What do I gotta do to keep you?

by Sosayweall777



Category: Holby City
Genre: Angst, Basically I like to hurt my own feelings, F/F, Light Angst
Language: English
Status: Completed
Published: 2018-12-08
Updated: 2018-12-08
Packaged: 2019-09-14 06:24:41
Rating: General Audiences
Warnings: No Archive Warnings Apply
Chapters: 1
Words: 625
Publisher: archiveofourown.org
Story URL: https://archiveofourown.org/works/16907808
Author URL: https://archiveofourown.org/users/Sosayweall777/pseuds/Sosayweall777
Summary: My little one-shot on Leah-gate





	What do I gotta do to keep you?

“ _I wrote a couple of notes, one in love and one in anger.”_

 Bernie sat on the edge of her hotel bed.

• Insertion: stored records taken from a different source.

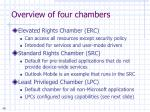 overview of four chambers1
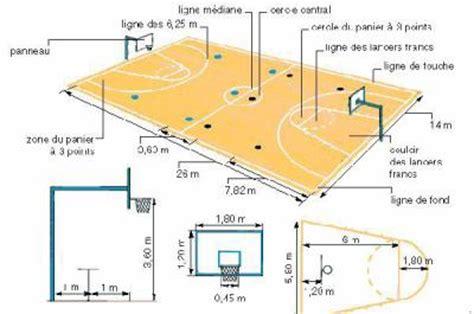 Comment Est Un Terrain De Basket ?  Nba (les Plus Grands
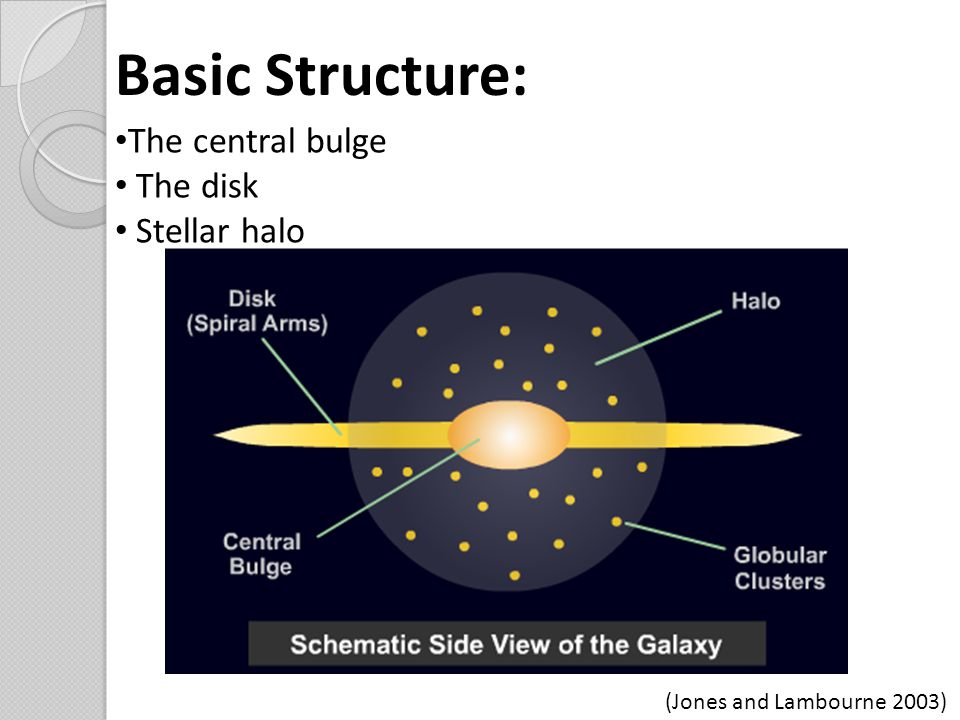 Basic Structure: The central bulge The disk Stellar halo (Jones and Lambourne 2003)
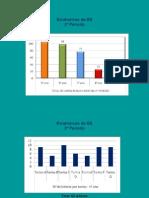 Estatísticas da BE 2º periodo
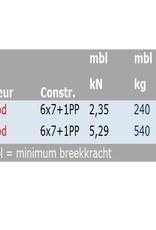 Verzinkte Staalkabel Rood PVC omsp. 6x7+1pp per meter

This is not how she had imagined her life 24 hours ago.

 

No.

 

24 hours ago she was ready to get move in with, change countries for, possibly marry the one woman she ever truly loved. 24 hours ago she saw everything so clearly.

 

Until she didn’t.

 

Her vision clouded with tears again and she swiped at them angrily.

 

Last night after Serena had finally told her about Leah-  _Leah_. Bernie’s tongue burnt with remembrance. The acid on her tongue as she repeated the name back to Serena. She was young, beautiful but, but...and there is was. In a single phrase.

 

 _But_ she was meant to love Bernie.

 

 _But_ they had overcome so much. Serena would never jeopardize that.

 

 _But_ Serena had.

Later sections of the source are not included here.